Mittlerweile ist die Truppe schon in Regensburg angekommen. Bei einem Zwischenhalt gab es ein Gruppenfoto mit den Senioren, dem Pflegepersonal und Andreas Neuber (hinten, mittig im roten T-Shirt).

Die Mobile Pflege Overath GmbH ist mit 27 Senioren nach Regensburg in den Urlaub gefahren.

Urlaub macht jedem Spaß. Die Vorfreude, das Erkunden neuer Orte und die Erinnerungen, die hinterher noch lange nachwirken, sorgen für eine willkommene Abwechslung vom Alltag. Doch für viele Menschen ist Urlaub machen einfacher gesagt als getan. Menschen mit körperlichen Einschränkungen, die zum Beispiel nicht gut laufen können, haben es in diesem Punkt oft schwer. Wenn durch das Alter noch Erkrankungen hinzukommen, ist der Traum von der Ferne oft abgehakt. Außer es gäbe Urlaub, der Pflege miteinschließt.

Genau das gibt es bei der Mobilen Pflege Overath GmbH. Mehrmals im Jahr organisiert Andreas Neuber, einer der Geschäftsführer, circa einwöchige Urlaube für seine Pflegekunden, aber auch für Externe. „Dadurch, dass wir mit einem Reisebus fahren, können wir auch Leute unterwegs einsammeln“, sagt er.

Weite Strecken rentieren sich nicht

Das Angebot gab es bereits, als Neuber zusammen mit seinen Kollegen Heinz Plitzko und Dr. Jörg Müller 2015 die Mobile Pflege Moitzfeld GmbH von ihrem ehemaligen Chef übernahmen. Außerdem habe Neuber als gelernter Altenpfleger früher oft mitbekommen, wie seine Kunden den Wunsch äußerten, noch einmal zu verreisen, doch die Möglichkeiten hätten oft gefehlt. „Der ehemalige Geschäftsführer hat auch weitere Strecken angeboten, zum Beispiel nach Mallorca. Für uns muss sich das aber auch rechnen, deshalb bieten wir Reisen nur innerhalb Deutschlands oder der näheren Umgebung an“, erläutert Neuber. Schließlich müsse man in der Branche schauen, wo man bleibe. Ohne eine gute Kalkulation könne man die Reise sonst nicht anbieten.

Laut Andreas Neuber variieren die Kosten, da es auf die Aufenthaltsdauer und Hotels ankommt.
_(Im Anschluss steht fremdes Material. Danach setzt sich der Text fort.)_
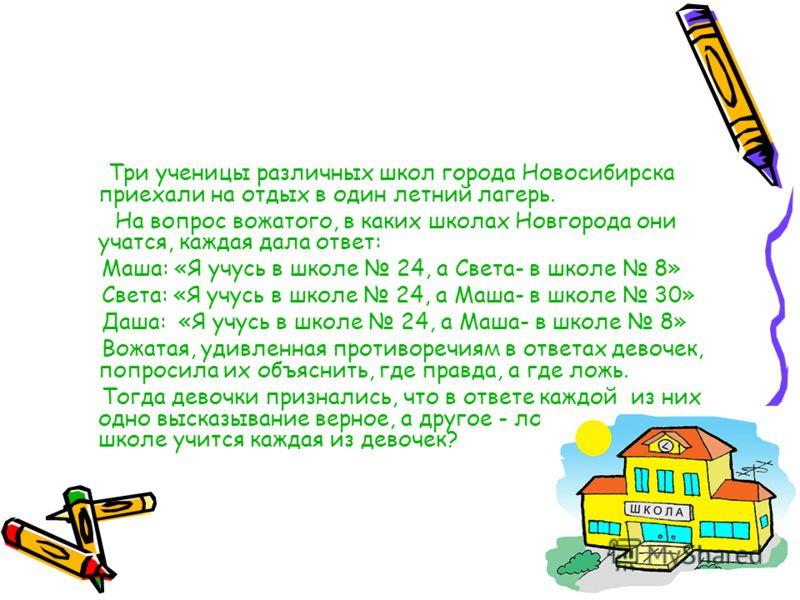 Три ученицы различных школ города Новосибирска приехали на отдых в один летний лагерь. На вопрос вожатого, в каких школах Новгорода они учатся, каждая дала ответ: Маша: «Я учусь в школе 24, а Света- в школе 8» Света: «Я учусь в школе 24, а Маша- в шк
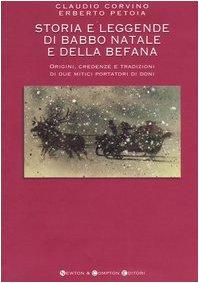 Storia e leggende di Babbo Natale e della Befana
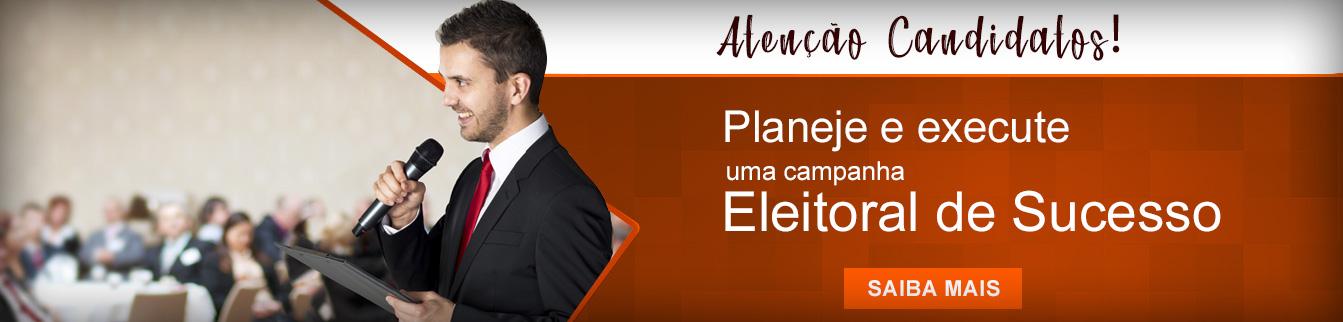 Atenção Candidatos - Planeje e execute uma campanha Eleitoral de Sucesso.
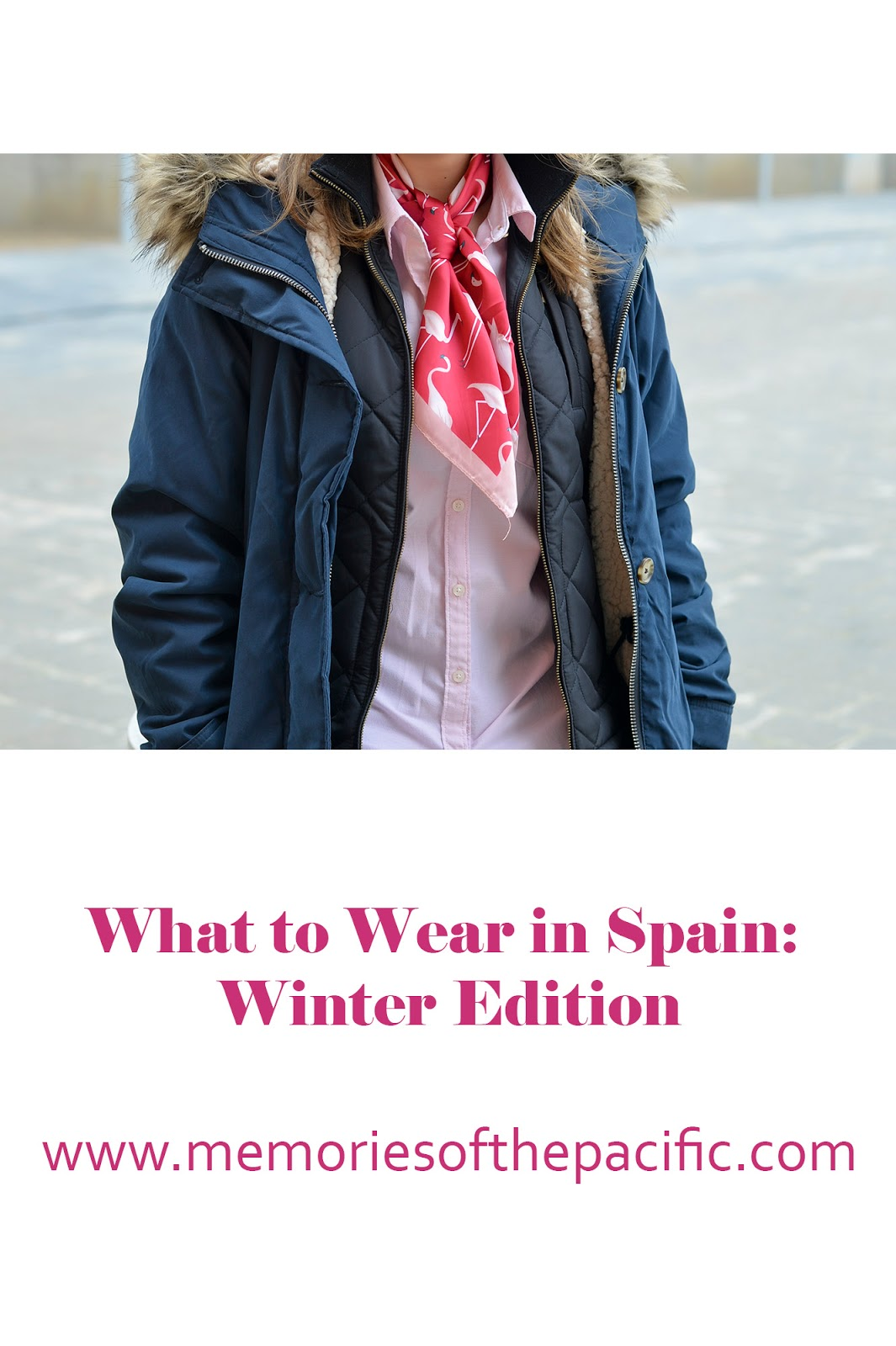 what wear spain packing list fashion europe travel outfit women winter non-tourist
Das sind die Preise für Regensburg: Ein Doppelzimmer kostet für den gesamten Aufenthalt 1945 Euro pro Person, ein Einzelzimmer 1729 Euro, beides mit Halbpension, da auf den Ausflügen gegessen wird. Hinzu kommt der Pflegedienst mit 1500 Euro pro Person. Eine Reiseversicherung kostet 80 Euro und eine Haustürabholung mit dem Reisebus 25 Euro. Mit diesen Preisen seien auch   Eintritte, Fahrscheine oder Ähnliches abgedeckt.

Hotels werden erst getestet

Für 27 glückliche Senioren ging es daher vergangenen Sonntag von Overath bis zum 18. April nach Regensburg. „Dort war ich schonmal mit einer Gruppe und das hat damals mit dem Hotel prima geklappt, deshalb gehen wir dort noch mal hin“, erzählt der Geschäftsführer. Vor einer solchen Fahrt möchte Neuber nämlich auf Nummer sicher gehen und schaut sich die Orte und   Hotels selbst an, indem er ein bis zwei Tage dort verbringt. So kann er testen, ob die Räume barrierefrei sind oder das Personal mit ihren Bedürfnissen klarkommt. Damit alles glatt läuft, vertraut Neuber auch auf die Zusammenarbeit mit dem Reiseveranstalter DMR Touristik seines Bruders Thomas Neuber.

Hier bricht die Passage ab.